Excerpts of spatial question data
╔══

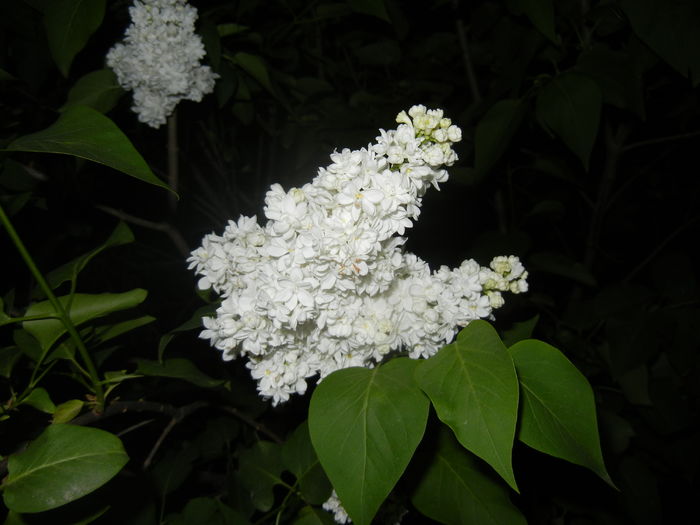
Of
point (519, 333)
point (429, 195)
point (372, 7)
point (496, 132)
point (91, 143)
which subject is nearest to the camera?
point (91, 143)

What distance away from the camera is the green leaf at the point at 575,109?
1.35 metres

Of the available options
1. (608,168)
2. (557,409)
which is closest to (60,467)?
(557,409)

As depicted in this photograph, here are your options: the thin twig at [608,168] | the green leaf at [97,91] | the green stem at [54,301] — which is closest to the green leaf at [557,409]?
the green stem at [54,301]

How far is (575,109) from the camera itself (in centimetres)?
138

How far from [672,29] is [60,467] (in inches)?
63.6

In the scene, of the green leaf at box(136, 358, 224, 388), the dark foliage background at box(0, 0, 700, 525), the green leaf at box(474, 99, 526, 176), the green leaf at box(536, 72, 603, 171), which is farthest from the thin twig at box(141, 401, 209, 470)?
the green leaf at box(536, 72, 603, 171)

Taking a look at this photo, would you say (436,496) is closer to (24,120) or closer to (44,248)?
(44,248)

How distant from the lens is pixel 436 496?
924 mm

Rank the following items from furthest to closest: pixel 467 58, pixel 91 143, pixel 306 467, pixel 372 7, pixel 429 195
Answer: pixel 467 58 < pixel 429 195 < pixel 372 7 < pixel 306 467 < pixel 91 143

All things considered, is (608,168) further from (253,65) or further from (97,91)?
(97,91)

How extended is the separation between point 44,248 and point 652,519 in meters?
2.45

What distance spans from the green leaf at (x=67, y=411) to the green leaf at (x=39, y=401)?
0.01 metres

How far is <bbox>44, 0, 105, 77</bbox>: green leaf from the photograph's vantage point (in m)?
1.16

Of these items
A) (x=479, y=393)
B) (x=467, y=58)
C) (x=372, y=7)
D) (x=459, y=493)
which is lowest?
(x=459, y=493)
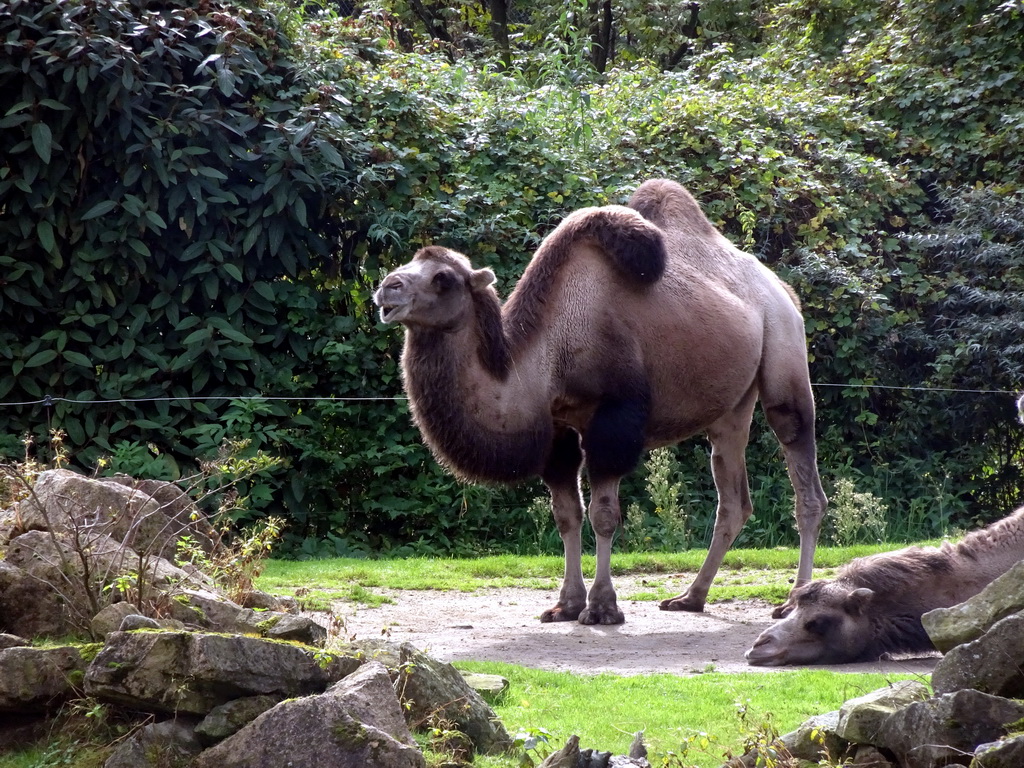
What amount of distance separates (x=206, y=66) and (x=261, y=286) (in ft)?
6.44

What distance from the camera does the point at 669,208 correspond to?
8.72 m

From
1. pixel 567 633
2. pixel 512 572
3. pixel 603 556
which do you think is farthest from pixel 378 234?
pixel 567 633

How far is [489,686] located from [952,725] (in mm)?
2069

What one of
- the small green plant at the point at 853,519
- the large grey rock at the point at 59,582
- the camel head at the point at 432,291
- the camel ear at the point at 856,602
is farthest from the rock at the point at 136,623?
the small green plant at the point at 853,519

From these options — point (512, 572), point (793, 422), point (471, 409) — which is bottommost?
point (512, 572)

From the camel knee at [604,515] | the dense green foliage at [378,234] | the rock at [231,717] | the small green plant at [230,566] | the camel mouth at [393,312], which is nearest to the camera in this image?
the rock at [231,717]

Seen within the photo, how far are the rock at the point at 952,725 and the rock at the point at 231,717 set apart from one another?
6.92ft

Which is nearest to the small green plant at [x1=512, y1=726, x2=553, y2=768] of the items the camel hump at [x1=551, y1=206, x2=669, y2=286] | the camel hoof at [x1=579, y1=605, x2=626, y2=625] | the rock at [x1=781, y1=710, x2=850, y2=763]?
the rock at [x1=781, y1=710, x2=850, y2=763]

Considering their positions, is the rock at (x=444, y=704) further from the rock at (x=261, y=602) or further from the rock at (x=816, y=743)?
the rock at (x=261, y=602)

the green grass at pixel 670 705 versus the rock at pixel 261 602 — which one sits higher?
the rock at pixel 261 602

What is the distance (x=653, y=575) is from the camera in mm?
9836

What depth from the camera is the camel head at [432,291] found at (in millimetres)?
6777

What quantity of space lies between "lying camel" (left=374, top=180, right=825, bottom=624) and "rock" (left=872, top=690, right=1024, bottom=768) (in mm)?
3576

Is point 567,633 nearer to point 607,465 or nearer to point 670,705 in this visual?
point 607,465
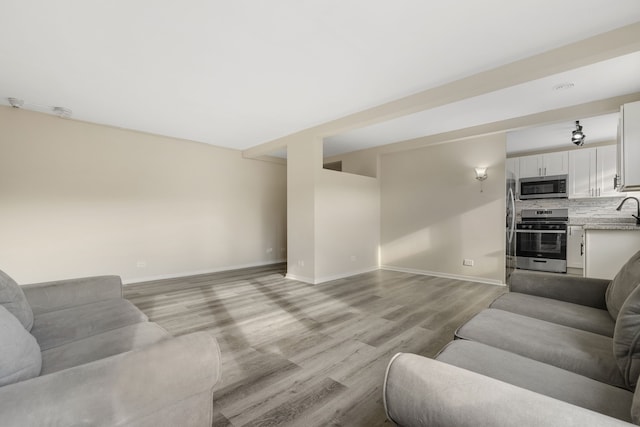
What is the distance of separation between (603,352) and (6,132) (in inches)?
252

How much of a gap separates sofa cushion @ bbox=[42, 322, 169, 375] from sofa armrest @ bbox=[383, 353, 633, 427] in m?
1.28

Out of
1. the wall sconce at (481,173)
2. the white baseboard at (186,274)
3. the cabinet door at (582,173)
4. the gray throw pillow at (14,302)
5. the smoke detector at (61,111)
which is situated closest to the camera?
the gray throw pillow at (14,302)

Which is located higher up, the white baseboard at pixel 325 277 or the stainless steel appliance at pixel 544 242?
the stainless steel appliance at pixel 544 242

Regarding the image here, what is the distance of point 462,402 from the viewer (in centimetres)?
78

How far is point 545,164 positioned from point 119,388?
7.27m

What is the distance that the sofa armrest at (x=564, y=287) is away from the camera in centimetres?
190

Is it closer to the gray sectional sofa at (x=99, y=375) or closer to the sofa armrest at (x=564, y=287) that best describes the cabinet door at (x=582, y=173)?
the sofa armrest at (x=564, y=287)

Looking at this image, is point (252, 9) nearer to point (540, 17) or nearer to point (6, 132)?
point (540, 17)

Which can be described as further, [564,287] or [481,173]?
[481,173]

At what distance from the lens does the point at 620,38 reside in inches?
88.7

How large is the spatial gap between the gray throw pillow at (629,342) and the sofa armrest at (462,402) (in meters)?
0.59

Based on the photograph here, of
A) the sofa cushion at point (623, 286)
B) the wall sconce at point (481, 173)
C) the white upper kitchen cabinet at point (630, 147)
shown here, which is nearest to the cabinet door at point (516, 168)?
the wall sconce at point (481, 173)

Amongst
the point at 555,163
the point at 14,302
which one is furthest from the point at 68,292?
the point at 555,163

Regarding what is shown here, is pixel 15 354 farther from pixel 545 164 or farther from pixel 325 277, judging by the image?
pixel 545 164
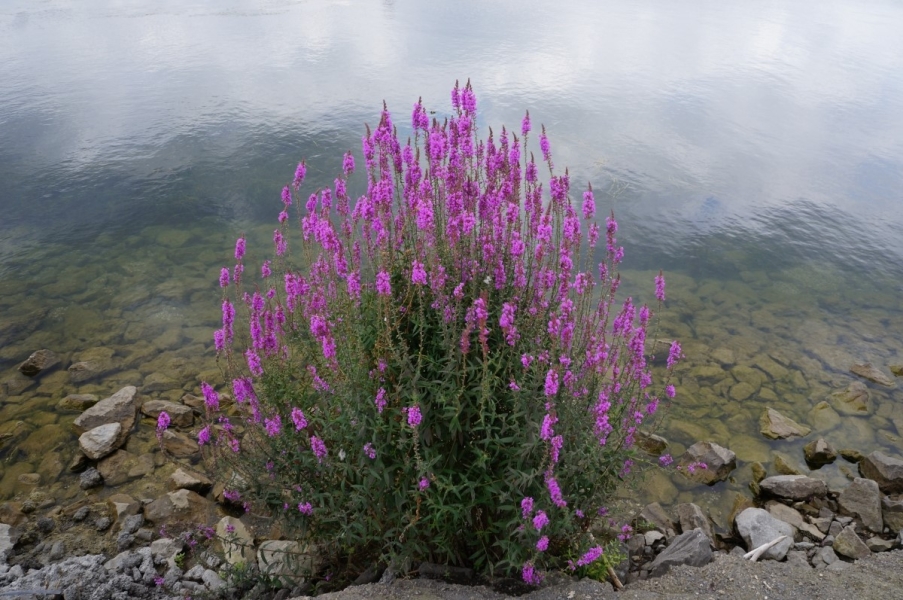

╚══

> **Exercise objective**: Swap every "camera" in the items for "viewer" and write them out again with nothing else changed. Omit the pictures from your answer.

> **Worked solution**:
Of
point (519, 333)
point (429, 195)
point (372, 7)
point (496, 132)
point (91, 143)
which subject is nearest to the viewer?
point (91, 143)

What distance away from the viewer is the green leaf at the point at 575,109?
1.35 metres

Of the available options
1. (608,168)
2. (557,409)
which is closest to (60,467)?
(557,409)

As depicted in this photograph, here are your options: the thin twig at [608,168] | the green leaf at [97,91] | the green stem at [54,301] — which is closest to the green leaf at [557,409]?
the green stem at [54,301]

How far is (575,109) from the viewer itself (in centimetres)?
138

How far from [672,29] is [60,467] (in inches)?
63.6

In the scene, of the green leaf at box(136, 358, 224, 388), the dark foliage background at box(0, 0, 700, 525), the green leaf at box(474, 99, 526, 176), the green leaf at box(536, 72, 603, 171), which is farthest from the thin twig at box(141, 401, 209, 470)?
the green leaf at box(536, 72, 603, 171)

Taking a look at this photo, would you say (436,496) is closer to (24,120) or closer to (44,248)?
(44,248)

How distant from the lens is pixel 436 496?
924 mm

Rank the following items from furthest to closest: pixel 467 58, pixel 91 143, pixel 306 467, pixel 372 7, pixel 429 195
Answer: pixel 467 58 < pixel 429 195 < pixel 372 7 < pixel 306 467 < pixel 91 143

All things considered, is (608,168) further from (253,65) or further from (97,91)?
(97,91)

How extended is the separation between point 44,248 and point 652,519 in meters?
2.45

What distance spans from the green leaf at (x=67, y=411) to the green leaf at (x=39, y=401)?
0.01 metres

How far is <bbox>44, 0, 105, 77</bbox>: green leaf from the photograph's vantage point (in m)?
1.16

Of these items
A) (x=479, y=393)
B) (x=467, y=58)
C) (x=372, y=7)
D) (x=459, y=493)
which is lowest?
(x=459, y=493)
What amount of distance separates (x=206, y=66) and (x=261, y=286) (in ft)?
6.44

What distance from the viewer does the point at 669,208 correspond to?
8.72 m

From
1. pixel 567 633
2. pixel 512 572
3. pixel 603 556
which do you think is farthest from pixel 378 234?
pixel 567 633

How far is [489,686] located from [952,725] (in mm)?
2069

What one of
- the small green plant at the point at 853,519
- the large grey rock at the point at 59,582
- the camel head at the point at 432,291
- the camel ear at the point at 856,602
is farthest from the rock at the point at 136,623?
the small green plant at the point at 853,519

From these options — point (512, 572), point (793, 422), point (471, 409) — which is bottommost?
point (512, 572)

From the camel knee at [604,515] | the dense green foliage at [378,234] | the rock at [231,717] | the small green plant at [230,566] | the camel mouth at [393,312], which is nearest to the viewer in this image?
the rock at [231,717]

Seen within the photo, how far are the rock at the point at 952,725 and the rock at the point at 231,717 set apart from one another?
6.92ft

Which is nearest to the small green plant at [x1=512, y1=726, x2=553, y2=768] of the items the camel hump at [x1=551, y1=206, x2=669, y2=286] | the camel hoof at [x1=579, y1=605, x2=626, y2=625] | the rock at [x1=781, y1=710, x2=850, y2=763]?
the rock at [x1=781, y1=710, x2=850, y2=763]

Considering their positions, is the rock at (x=444, y=704) further from the rock at (x=261, y=602) or further from the rock at (x=816, y=743)?
the rock at (x=261, y=602)

the green grass at pixel 670 705 versus the rock at pixel 261 602 — which one sits higher?
the rock at pixel 261 602

What is the distance (x=653, y=575) is from the viewer in mm?
9836

What depth from the viewer is the camel head at [432,291] found at (in millimetres)?
6777

What quantity of space lies between "lying camel" (left=374, top=180, right=825, bottom=624) and "rock" (left=872, top=690, right=1024, bottom=768) (in mm)?
3576

Is point 567,633 nearer to point 607,465 or nearer to point 670,705 in this visual?
point 607,465
What is the distance of separation between (603,352) and (6,132) (in inches)?
252

How much of a gap separates sofa cushion @ bbox=[42, 322, 169, 375] from sofa armrest @ bbox=[383, 353, 633, 427] in m?
1.28

Out of
1. the wall sconce at (481,173)
2. the white baseboard at (186,274)
3. the cabinet door at (582,173)
4. the gray throw pillow at (14,302)
5. the smoke detector at (61,111)
which is situated closest to the viewer?
the gray throw pillow at (14,302)

Which is located higher up, the white baseboard at pixel 325 277 or the stainless steel appliance at pixel 544 242?
the stainless steel appliance at pixel 544 242

Regarding the image here, what is the distance of point 462,402 from the viewer (in centimetres)?
78

How far is point 545,164 positioned from point 119,388?
7.27m

What is the distance that the sofa armrest at (x=564, y=287) is away from the viewer in centimetres?
190

Is it closer to the gray sectional sofa at (x=99, y=375) or closer to the sofa armrest at (x=564, y=287) that best describes the cabinet door at (x=582, y=173)?
the sofa armrest at (x=564, y=287)

Looking at this image, is point (252, 9) nearer to point (540, 17) or nearer to point (6, 132)?
point (540, 17)

Which can be described as further, [564,287] or [481,173]?
[481,173]

At what distance from the lens does the point at 620,38 reside in inches?
88.7

How large is the spatial gap between the gray throw pillow at (629,342) and the sofa armrest at (462,402) (in meters)?
0.59

Based on the photograph here, of
A) the sofa cushion at point (623, 286)
B) the wall sconce at point (481, 173)
C) the white upper kitchen cabinet at point (630, 147)
shown here, which is nearest to the cabinet door at point (516, 168)?
the wall sconce at point (481, 173)

Amongst
the point at 555,163
the point at 14,302
which one is furthest from the point at 68,292?
the point at 555,163

Regarding what is shown here, is pixel 15 354 farther from pixel 545 164 or farther from pixel 325 277, judging by the image?
pixel 545 164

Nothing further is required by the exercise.